Durante la segunda parte la orquesta Tafelmusik ocupó toda la atención, se erigió en protagonista para brindar una interpretación convincente de una de las últimas sinfonías compuestas por Franz Joseph Haydn, la Sinfonía nº101, 'El Reloj'. Se repitieron los modos interpretativos de la primera parte, aunque pudo apreciarse una mayor entrega. Fueron brillantes, realmente llamativos los pasajes que han dado sobrenombre a esta sinfonía, en el curso del Andante: un tiempo perfectamente medido, con una sincronía y delicadeza típicamente dieciochescas. Téngase en cuenta la pasión, la profunda admiración que se profesó en aquella época por los engendros mecanizados, sintomáticos de una nueva relación del hombre con la naturaleza.
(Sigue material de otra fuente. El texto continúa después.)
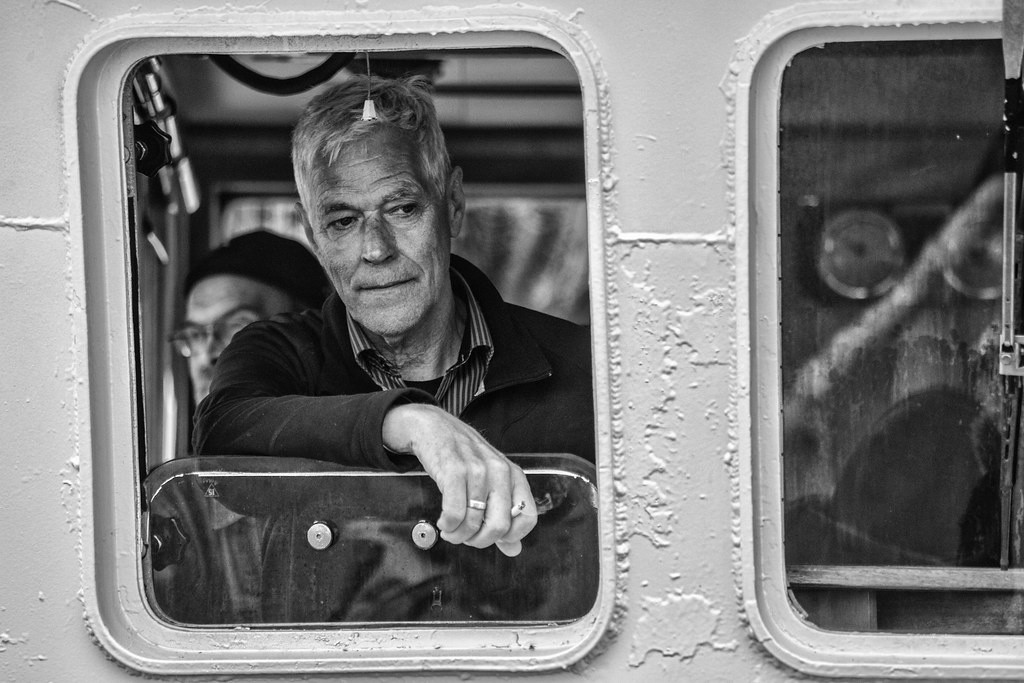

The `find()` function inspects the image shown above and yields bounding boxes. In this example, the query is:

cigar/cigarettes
[510,498,526,518]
Volviendo a la interpretación del Palau, debe decirse que, muy a pesar de la búsqueda de la mencionada autenticidad interpretativa, se repitieron, como en la primera parte, algunas imprecisiones notables, y esta vez no sólo en las cuerdas. Las maderas erraron en dos ocasiones consecutivas, acertando sólo a la tercera en la dicción al unísono del mismo pasaje. Sin duda, una cuestión puntual, que no desmerece la gran actuación de Tafelmusik. Fue una segunda parte breve, que se completó con la interpretación fuera de programa del movimiento lento de la Sinfonía nº94 de Haydn, sinfonía conocida por el sobrenombre de 'La Sorpresa'. A diferencia de lo que sucede demasiado a menudo, el bis fue interpretado con verdadero arrojo, y no como una propina dada a disgusto.